> [EXERCISE REQUIREMENTS] The expected output is every line from the one containing "Isolated beautiful cherry" to the end of the data below, exactly, and no other line.

(Caption-style text data)
[Start of Attachment]

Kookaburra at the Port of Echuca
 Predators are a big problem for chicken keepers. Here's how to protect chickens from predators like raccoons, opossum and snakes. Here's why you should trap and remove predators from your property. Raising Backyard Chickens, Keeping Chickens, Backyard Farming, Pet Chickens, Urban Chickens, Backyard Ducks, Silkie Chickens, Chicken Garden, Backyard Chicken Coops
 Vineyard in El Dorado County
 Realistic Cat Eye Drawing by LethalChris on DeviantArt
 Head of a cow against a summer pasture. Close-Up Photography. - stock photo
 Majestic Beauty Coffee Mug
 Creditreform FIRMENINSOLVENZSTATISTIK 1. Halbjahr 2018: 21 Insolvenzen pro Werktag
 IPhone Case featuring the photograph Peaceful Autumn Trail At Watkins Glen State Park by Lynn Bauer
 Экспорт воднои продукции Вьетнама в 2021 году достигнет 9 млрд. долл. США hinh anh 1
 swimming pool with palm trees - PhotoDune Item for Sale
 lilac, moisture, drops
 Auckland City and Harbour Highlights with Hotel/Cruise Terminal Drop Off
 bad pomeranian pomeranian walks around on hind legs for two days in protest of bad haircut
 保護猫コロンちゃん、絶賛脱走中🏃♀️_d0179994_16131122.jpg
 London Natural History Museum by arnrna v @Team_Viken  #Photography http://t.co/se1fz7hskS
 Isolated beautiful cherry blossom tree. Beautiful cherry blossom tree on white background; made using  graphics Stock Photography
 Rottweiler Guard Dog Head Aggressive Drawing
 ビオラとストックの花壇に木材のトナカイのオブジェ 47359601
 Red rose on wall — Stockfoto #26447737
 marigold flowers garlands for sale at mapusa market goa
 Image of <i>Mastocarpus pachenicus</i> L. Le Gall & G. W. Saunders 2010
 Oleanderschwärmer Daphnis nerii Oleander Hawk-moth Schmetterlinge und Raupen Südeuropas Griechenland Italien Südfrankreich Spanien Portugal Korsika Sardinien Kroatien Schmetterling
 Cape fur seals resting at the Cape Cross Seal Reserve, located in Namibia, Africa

[End of Attachment]

> [ANSWER TO THIS EXERCISE]
 Isolated beautiful cherry blossom tree. Beautiful cherry blossom tree on white background; made using  graphics Stock Photography
 Rottweiler Guard Dog Head Aggressive Drawing
 ビオラとストックの花壇に木材のトナカイのオブジェ 47359601
 Red rose on wall — Stockfoto #26447737
 marigold flowers garlands for sale at mapusa market goa
 Image of <i>Mastocarpus pachenicus</i> L. Le Gall & G. W. Saunders 2010
 Oleanderschwärmer Daphnis nerii Oleander Hawk-moth Schmetterlinge und Raupen Südeuropas Griechenland Italien Südfrankreich Spanien Portugal Korsika Sardinien Kroatien Schmetterling
 Cape fur seals resting at the Cape Cross Seal Reserve, located in Namibia, Africa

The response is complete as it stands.